Cerebras To Ride The AI Wave To An IPO This Year?

Having commercialized its waferscale AI computing platform to a certain extent over the past several year, Cerebras Systems reportedly wants to get an initial public offering done before the AI hype peaks.

Citing several unnamed sources, Bloomberg reports that executives at Cerebras recently began meeting with advisors regarding a public offering that would value the company in excess of $4 billion, possibly sometime in the second half of 2024.

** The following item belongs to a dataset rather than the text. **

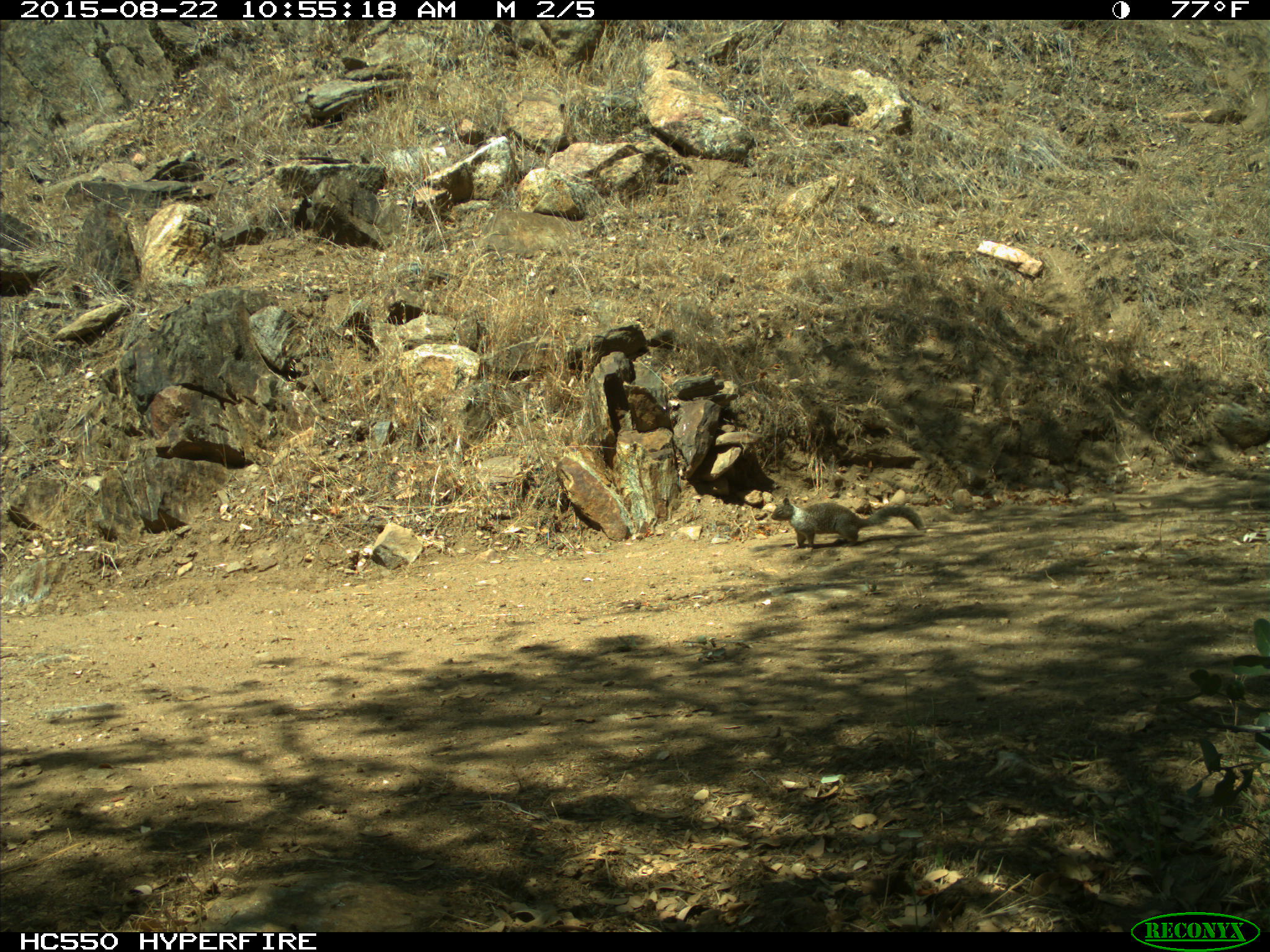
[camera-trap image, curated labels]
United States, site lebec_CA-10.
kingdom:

Founded in 2016, Cerebras Systems is a bit of an odd duck as chip startups go. Rather than developing chips for PCI-Express cards or a module like Nvidia’s SXM or the ones used by AMD and Intel for their GPUs for conventional systems, each of the chipmaker’s WSE-2 parts is built from a single wafer that houses 850,000 cores and 40 GB of SRAM. (You can find our deep dive into the Cerebras waferscale systems here.)

This unorthodox approach to chip design has helped the chipmaker secure $715 million in venture capital across six funding rounds. Its most recent, brought in $250 million in 2021. At the time, the company was valued at $4 billion. In the two years since, the company has gone on to demonstrate the practical application of its CS-2 systems at scale with the launch of the Andromeda AI supercomputer in 2022..

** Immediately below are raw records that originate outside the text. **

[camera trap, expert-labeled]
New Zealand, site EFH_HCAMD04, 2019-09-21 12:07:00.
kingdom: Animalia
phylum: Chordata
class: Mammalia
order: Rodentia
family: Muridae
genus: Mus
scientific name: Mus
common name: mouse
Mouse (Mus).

Composed of 16 CS-2 nodes and 284 AMD Epyc processors, the Andromeda system is capable of squeezing 120 petaflops of dense FP16 performance, or as much as an exaflop when employing sparsity, from half a megawatt of juice.

As it turned out, Andromeda was just a precursor to a far larger deployment commissioned by Abu Dhabi-based G42 announced last summer. Under the agreement with G42, Cerebras has begun construction of a distributed cluster of nine AI supercomputers based on its CS-2 architecture called Condor Galaxy. The complete cluster will eventually span nine sites and total 36 exaflops – 4 exaflops each – of sparse half-precision grunt, and will be used to train a variety of AI models for G42 and others.

Valued at approximately $100 million a site, the project is also Cerebras’ largest contract to date. Following the deployment of the first site at Colovore’s liquid-cooled datacenter in Santa Clara last summer, Cerebras and partner G42 have already begun churning out large language models (LLMs), demonstrating the system’s ability to compete with more mature platforms from Nvidia.

Recent successes at Cerebras haven’t been without controversy, however. Late last year, reports surfaced revealing that G42 was suspected by US intelligence agencies of secretly furnishing compute resources to Chinese interests. In response, G42 quickly announced plans to phase out Chinese equipment in a bid to assuage the United States.

Whether or not Cerebras will actually move forward with an IPO this year remains to be seen. Bloomberg reports that the company is also in talks to raise funds for a seventh funding round, which we suspect may push back the initial offering to 2025. It is unusual for a tech company to do more than a Series F (sixth round) of funding, but with the demand for AI application acceleration being at a fever pitch, there is probably room for an exception for Cerebras.

Rival SambaNova Systems has raised $1.1 billion in four rounds and had a $5 billion valuation in April 2021 when it did its Series D round of $676 million. SambaNova has been taking down money in bigger bites, and depending on the appetite for capital and the availability of it, if Cerebras goes public this year and does well, then SambaNova will probably follow.